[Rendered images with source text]

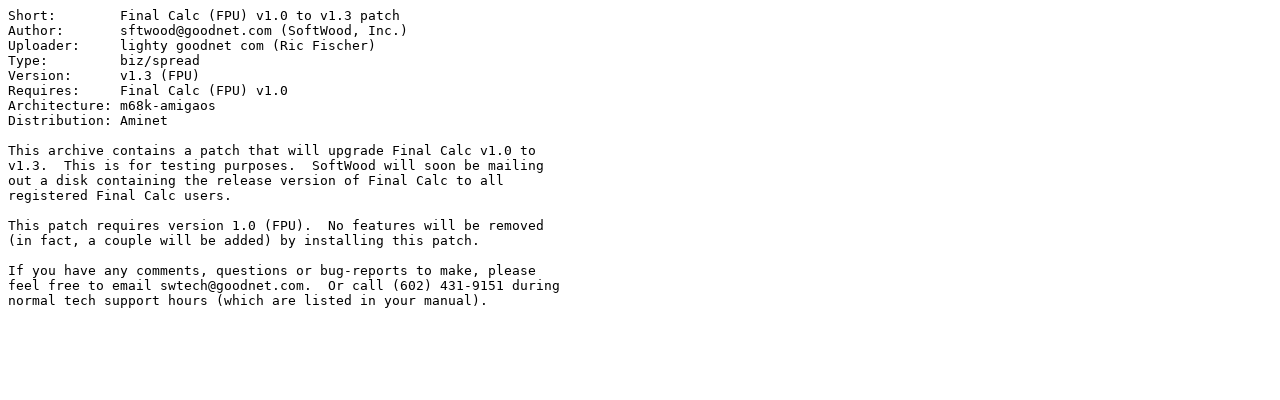

--- FILE ---
content_type: text/plain;charset=iso-8859-1
request_url: http://m68k.aminet.net/biz/spread/FC_F1013.readme
body_size: 844
content:
Short:        Final Calc (FPU) v1.0 to v1.3 patch
Author:       sftwood@goodnet.com (SoftWood, Inc.)
Uploader:     lighty goodnet com (Ric Fischer)
Type:         biz/spread
Version:      v1.3 (FPU)
Requires:     Final Calc (FPU) v1.0
Architecture: m68k-amigaos
Distribution: Aminet

This archive contains a patch that will upgrade Final Calc v1.0 to 
v1.3.  This is for testing purposes.  SoftWood will soon be mailing 
out a disk containing the release version of Final Calc to all 
registered Final Calc users.

This patch requires version 1.0 (FPU).  No features will be removed 
(in fact, a couple will be added) by installing this patch.

If you have any comments, questions or bug-reports to make, please 
feel free to email swtech@goodnet.com.  Or call (602) 431-9151 during 
normal tech support hours (which are listed in your manual).
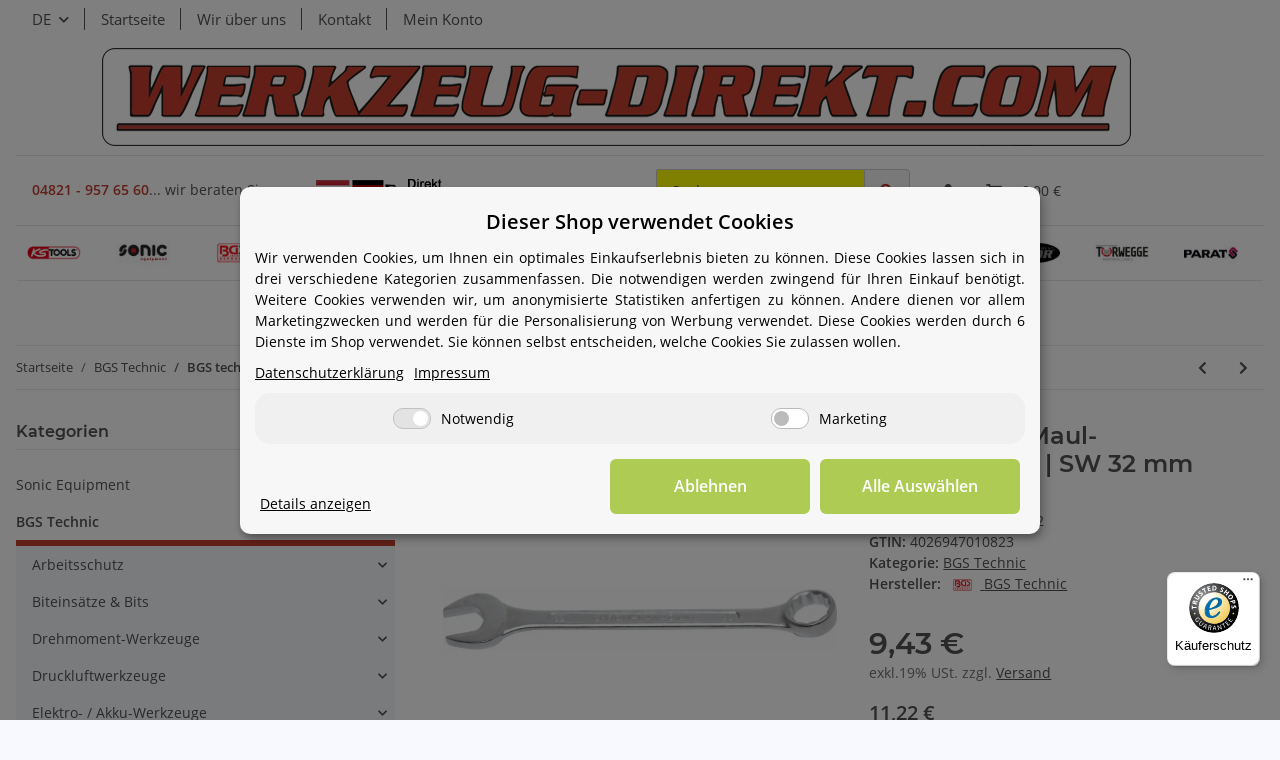

--- FILE ---
content_type: text/plain
request_url: https://www.google-analytics.com/j/collect?v=1&_v=j102&aip=1&a=1209813583&t=pageview&_s=1&dl=https%3A%2F%2Fwww.werkzeug-direkt.com%2FBGS-1082-BGS-technic-Maul-Ringschluessel-SW-32-mm-EAN-4026947010823&ul=en-us%40posix&dt=BGS%20technic%20Maul-Ringschl%C3%BCssel%20%7C%20SW%2032%20mm&sr=1280x720&vp=1280x720&_u=YEBAAUABAAAAACAAIC~&jid=369723030&gjid=931983059&cid=2099668306.1768920819&tid=UA-30552058-1&_gid=490703229.1768920819&_r=1&_slc=1&z=867547344
body_size: -452
content:
2,cG-KXNF1C5FV0

--- FILE ---
content_type: text/javascript
request_url: https://widgets.trustedshops.com/js/X5F93DBDF50644E908FF72D0FB9E93500.js
body_size: 1318
content:
((e,t)=>{const a={shopInfo:{tsId:"X5F93DBDF50644E908FF72D0FB9E93500",name:"werkzeug-direkt.com",url:"www.werkzeug-direkt.com",language:"de",targetMarket:"DEU",ratingVariant:"BADGE",eTrustedIds:{accountId:"acc-cd2a86be-3077-465b-89cf-2bf788e4bca7",channelId:"chl-fddec33d-5bac-44af-a80f-45260d1c2c9c"},buyerProtection:{certificateType:"CLASSIC",certificateState:"PRODUCTION",mainProtectionCurrency:"EUR",classicProtectionAmount:100,maxProtectionDuration:30,plusProtectionAmount:2e4,basicProtectionAmount:100,firstCertified:"2011-09-16 00:00:00"},reviewSystem:{rating:{averageRating:4.59,averageRatingCount:17,overallRatingCount:430,distribution:{oneStar:0,twoStars:2,threeStars:0,fourStars:1,fiveStars:14}},reviews:[{average:5,buyerStatement:"werkzeug super",rawChangeDate:"2025-12-15T11:35:25.000Z",changeDate:"15.12.2025",transactionDate:"5.12.2025"},{average:5,rawChangeDate:"2025-11-26T18:58:09.000Z",changeDate:"26.11.2025",transactionDate:"16.11.2025"},{average:4,buyerStatement:"Guter Shop, Lieferservice mit GLS leider etwas lange.",rawChangeDate:"2025-11-10T18:47:55.000Z",changeDate:"10.11.2025",transactionDate:"31.10.2025"}]},features:["GUARANTEE_RECOG_CLASSIC_INTEGRATION","SHOP_CONSUMER_MEMBERSHIP","DISABLE_REVIEWREQUEST_SENDING","MARS_EVENTS","MARS_REVIEWS","MARS_PUBLIC_QUESTIONNAIRE","MARS_QUESTIONNAIRE"],consentManagementType:"OFF",urls:{profileUrl:"https://www.trustedshops.de/bewertung/info_X5F93DBDF50644E908FF72D0FB9E93500.html",profileUrlLegalSection:"https://www.trustedshops.de/bewertung/info_X5F93DBDF50644E908FF72D0FB9E93500.html#legal-info",reviewLegalUrl:"https://help.etrusted.com/hc/de/articles/23970864566162"},contractStartDate:"2011-07-27 00:00:00",shopkeeper:{name:"Chro & Joh GbR",street:"Dorfstrasse 2a",country:"DE",city:"Itzehoe",zip:"25524"},displayVariant:"trustmark-only",variant:"full",twoLetterCountryCode:"DE"},"process.env":{STAGE:"prod"},externalConfig:{trustbadgeScriptUrl:"https://widgets.trustedshops.com/assets/trustbadge.js",cdnDomain:"widgets.trustedshops.com"},elementIdSuffix:"-98e3dadd90eb493088abdc5597a70810",buildTimestamp:"2026-01-20T05:11:27.962Z",buildStage:"prod"},r=a=>{const{trustbadgeScriptUrl:r}=a.externalConfig;let o=t.querySelector(`script[src="${r}"]`);o&&t.body.removeChild(o),o=t.createElement("script"),o.src=r,o.charset="utf-8",o.setAttribute("data-type","trustbadge-business-logic"),o.onerror=()=>{throw new Error(`The Trustbadge script could not be loaded from ${r}. Have you maybe selected an invalid TSID?`)},o.onload=()=>{e.trustbadge?.load(a)},t.body.appendChild(o)};"complete"===t.readyState?r(a):e.addEventListener("load",(()=>{r(a)}))})(window,document);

_EXERCISE PROMPT_
Check each line of the records above for "will", and copy those that have it.

_RESULT OF THE TASK_
This archive contains a patch that will upgrade Final Calc v1.0 to 
v1.3.  This is for testing purposes.  SoftWood will soon be mailing 
This patch requires version 1.0 (FPU).  No features will be removed 
(in fact, a couple will be added) by installing this patch.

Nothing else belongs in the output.